> TRECHO DO TEXTO:
++++

Com a eleição do novo papa, e o assunto do conclave ter virado mainstream, eu me perguntei como que isso tinha começado. Já que é uma tradição de séculos, que mexe com o mundo todo.
Tem gente que acha que tradições nascem prontas, planejadas, desenhadas para atravessar os séculos. Mas basta olhar para a história do conclave (essa cerimônia fechada e silenciosa que define o novo papa) para ver que muita tradição começa no improviso, vira norma por insistência e só depois ganha ares de ritual eterno.

Quando trancaram os cardeais com chave (literalmente)
Até o termo conclave vem de “com chave”. E os cardeais que são trancados hoje, para não terem interferência externa, começaram a tradição na base do castigo.
Em 1268, após a morte do papa Clemente IV, os cardeais se reuniram na cidade de Viterbo para eleger seu sucessor. O problema? Passaram quase três anos discutindo sem chegar a um nome.
A cidade cansou. Trancaram os cardeais em um palácio. Reduziram as refeições. E, como isso não bastou, arrancaram o telhado para ver se o frio e a chuva ajudavam na inspiração divina.
O que era desespero virou tradição.
Em 1274, o papa Gregório X formalizou o conclave com a bula Ubi periculum: os cardeais passariam a ser oficialmente isolados com chave até tomarem uma decisão.

O eremita que virou Papa… E depois desistiu
Em 1294, duas décadas após o conclave de Viterbo, a história quase se repetiu. O trono papal estava vago havia dois anos e os cardeais, novamente, não conseguiam se entender. Até que alguém sugeriu um nome improvável: Pietro da Morrone. Um eremita idoso, monge beneditino, que vivia em oração nas montanhas.
Ele resistiu, fugiu, chorou. Mas foi convencido por uma comitiva de cardeais (e do rei Carlos II de Anjou). Tornou-se o papa Celestino V.
Só que Pietro não se adaptou ao cargo. Se sentia manipulado politicamente. Sofria com a burocracia. E sentia saudade da solidão da montanha.
Então fez algo inédito: antes de renunciar, decretou que um papa podia renunciar. Uma semana depois, em 13 de dezembro de 1294, abdicou oficialmente. Na prática, criou o precedente para algo que a Igreja nem sabia como lidar, e moldou a tradição com um gesto de recuo.
Recentemente,C o Papa Bento XVI aproveitou esse decreto quando quis deixar o cargo.

Até a fumaça começou como acidente
Hoje, quando um papa é eleito, todo mundo olha para a chaminé da Capela Sistina esperando a fumaça branca. Mas esse símbolo também não nasceu como tradição.
Desde o século XV, os votos dos cardeais eram queimados após cada escrutínio. A fumaça saía (às vezes branca, às vezes escura) dependendo do tipo de papel, da umidade e da sorte.
No século XIX começaram a usar palha seca para gerar fumaça branca e palha úmida ou breu para produzir fumaça escura. Só em 1914 a fumaça branca foi reconhecida oficialmente como sinal de que temos papa.
Depois de muitas confusões, especialmente em 1958, o Vaticano padronizou fórmulas químicas para garantir as cores certas. Hoje, a fumaça vem acompanhada dos sinos da Basílica de São Pedro. Ninguém mais precisa adivinhar.

Porque Isso Importa
Tradições não nascem com cara de tradição. Muitas surgem no improviso, no caos, na tentativa de resolver o agora. O conclave, a fumaça, a renúncia papal, tudo isso começou como reação, não como ritual.
Mas foi justamente o acúmulo dessas reações que moldou o que hoje chamamos de tradição. Não pelo seu começo perfeito, mas pela sua persistência e pelo significado que ganhou ao longo do tempo.
A tradição nem sempre nasce como regra. Às vezes, ela começa como gambiarra. E sobrevive porque funciona.

++++

> LINHAS DISPONÍVEIS:
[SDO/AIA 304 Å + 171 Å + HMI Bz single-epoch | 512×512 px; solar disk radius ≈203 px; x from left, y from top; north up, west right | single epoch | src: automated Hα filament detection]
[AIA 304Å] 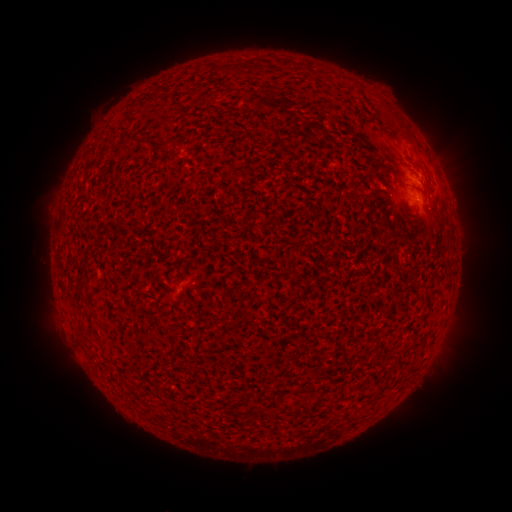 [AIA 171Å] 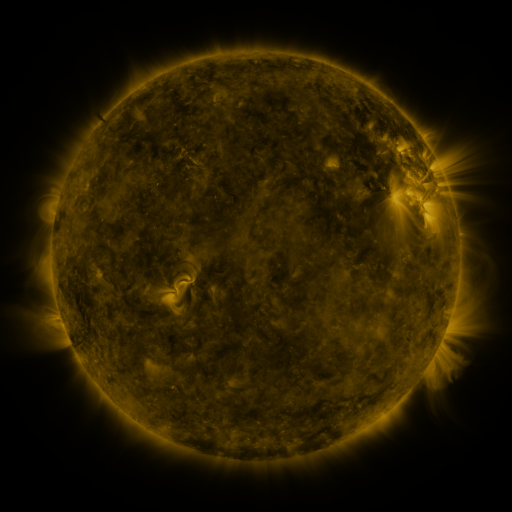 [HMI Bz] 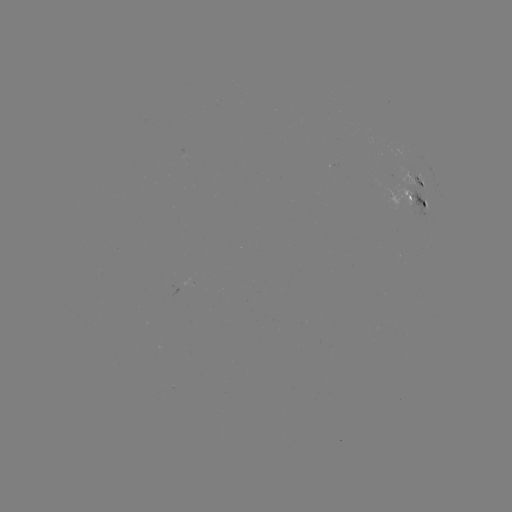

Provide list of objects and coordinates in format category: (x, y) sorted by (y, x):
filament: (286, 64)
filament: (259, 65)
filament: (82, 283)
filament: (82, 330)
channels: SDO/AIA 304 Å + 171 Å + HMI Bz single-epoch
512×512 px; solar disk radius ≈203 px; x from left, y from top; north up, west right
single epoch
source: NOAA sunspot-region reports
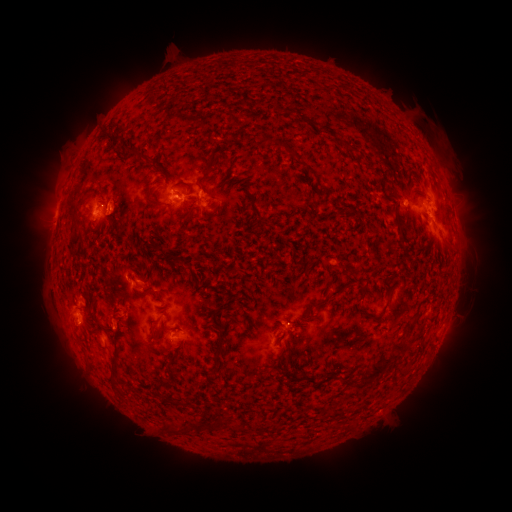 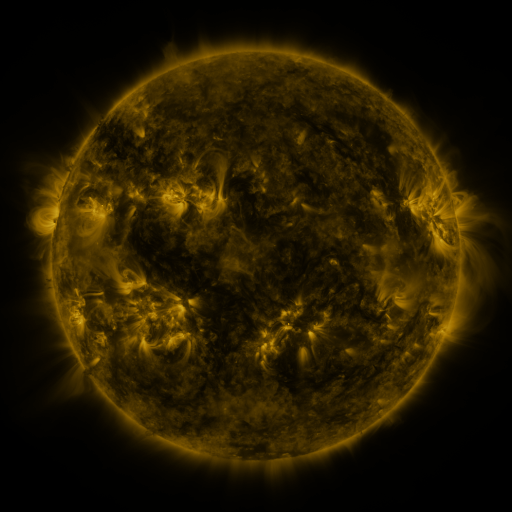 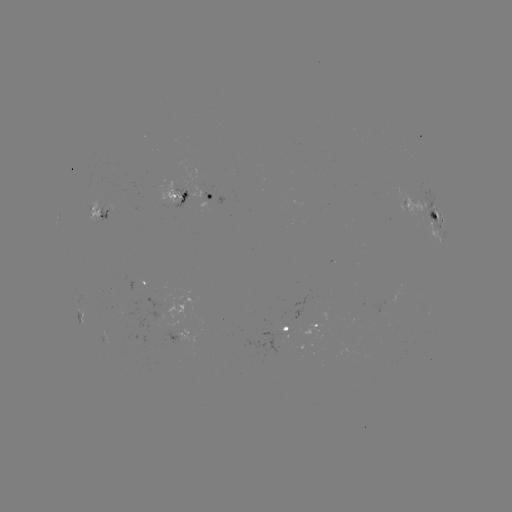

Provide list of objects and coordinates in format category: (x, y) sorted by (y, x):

++++

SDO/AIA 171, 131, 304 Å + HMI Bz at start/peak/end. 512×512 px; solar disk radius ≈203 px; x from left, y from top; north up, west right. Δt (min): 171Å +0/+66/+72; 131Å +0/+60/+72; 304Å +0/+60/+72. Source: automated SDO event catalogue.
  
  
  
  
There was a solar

++++

> O QUE FAZER:
a) Liste, sem repetir, todos os anos escritos com quatro algarismos no trecho sobre a história do conclave.
b) Nas linhas que vêm depois do trecho, comece pela que contém "SDO/AIA 171, 131, 304" e pare depois da que contém "There was a solar". Apresente-as como uma lista JSON de strings, uma por linha, deixando de fora as linhas em branco.

> RESPOSTAS ESPERADAS:
a) 1268, 1274, 1294, 1914, 1958

b)
[
  "SDO/AIA 171, 131, 304 Å + HMI Bz at start/peak/end. 512×512 px; solar disk radius ≈203 px; x from left, y from top; north up, west right. Δt (min): 171Å +0/+66/+72; 131Å +0/+60/+72; 304Å +0/+60/+72. Source: automated SDO event catalogue.",
  "There was a solar"
]